In the public cloud world, performance tuning is “THE” biggest area to focus on. Cloud business meters “time” as a key metric for revenue generation. System downtime or slow performance can be accurately measured to a ‘second’ level granularity and come up with an objective revenue impact.
With that preamble, recently I happen to read the book “Systems Performance: Enterprise and the Cloud, Second Edition (2020)” by Brendan D. Gregg.
In short, An excellent book and must-read for techies. I am picking a small piece that is interesting to me.
Brendon Talks about two high-level strategies in approaching performance tuning issues.
1). Resource Analysis (Bottom-Up Approach)
2). Workload Analysis (Top-Down Approach)
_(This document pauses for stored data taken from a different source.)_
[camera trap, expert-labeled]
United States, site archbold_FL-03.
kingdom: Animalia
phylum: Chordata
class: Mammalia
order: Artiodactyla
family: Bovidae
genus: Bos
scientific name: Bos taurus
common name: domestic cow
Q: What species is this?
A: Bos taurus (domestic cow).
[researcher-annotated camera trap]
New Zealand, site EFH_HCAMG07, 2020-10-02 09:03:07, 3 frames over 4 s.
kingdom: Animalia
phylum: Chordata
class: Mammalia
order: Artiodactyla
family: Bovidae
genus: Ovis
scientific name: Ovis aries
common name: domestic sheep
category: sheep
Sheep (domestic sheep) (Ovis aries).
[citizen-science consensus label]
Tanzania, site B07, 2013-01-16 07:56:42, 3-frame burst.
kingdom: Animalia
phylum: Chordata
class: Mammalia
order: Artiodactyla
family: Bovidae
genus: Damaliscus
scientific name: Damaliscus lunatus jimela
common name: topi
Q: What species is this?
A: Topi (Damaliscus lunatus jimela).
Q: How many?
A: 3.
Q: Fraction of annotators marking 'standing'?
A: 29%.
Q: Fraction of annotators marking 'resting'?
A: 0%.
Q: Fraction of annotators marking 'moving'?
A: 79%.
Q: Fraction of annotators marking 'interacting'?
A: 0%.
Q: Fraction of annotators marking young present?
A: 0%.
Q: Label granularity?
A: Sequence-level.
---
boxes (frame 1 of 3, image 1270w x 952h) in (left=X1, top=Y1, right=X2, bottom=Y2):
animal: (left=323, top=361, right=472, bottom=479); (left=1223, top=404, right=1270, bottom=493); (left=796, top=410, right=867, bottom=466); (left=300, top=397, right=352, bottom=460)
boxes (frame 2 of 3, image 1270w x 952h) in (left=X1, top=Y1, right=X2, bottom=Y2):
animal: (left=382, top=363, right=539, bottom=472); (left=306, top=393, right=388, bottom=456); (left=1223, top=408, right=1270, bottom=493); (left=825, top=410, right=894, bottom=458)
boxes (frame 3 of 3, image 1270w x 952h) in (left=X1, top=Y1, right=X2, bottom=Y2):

Resource analysis starts with investigating the fundamental building blocks of the system. Brendan proposes the USE(Utilization, Saturation, and Errors) methodology to iterate the performance problem by monitoring the specific resource and iterate them through controlled change. You start with Errors and Saturation then finally Utilization of the resource of interest.
An example of resources could be,
CPUs
Memory
Network Interfaces
Storage
Workload Analysis takes the reverse approach where we start the investigation from the Application level. This involves identifying the workload and its typical attributes. Brendan calls it “Thread State Analysis”.
Key metrics in TSA analysis are,
Latency
Throughput
The primary monitoring entity here is ‘Threads’ as opposed to resources in the USE Method. The Thread is a “runnable entity” in the operating system. In most OS, Thread will have 6 states, analysing where the ‘threads’ are spending the most amount of time would help to understand the bottleneck.
The thread states are,
Executing (Latency State)
Runnable (Latency State)
Paging (Latency State)
Sleeping
Lock
Idle
The above two methodologies give a good structure to our thought process of performance tuning. The book also details more on using specific tools to get more insights about the system behavior.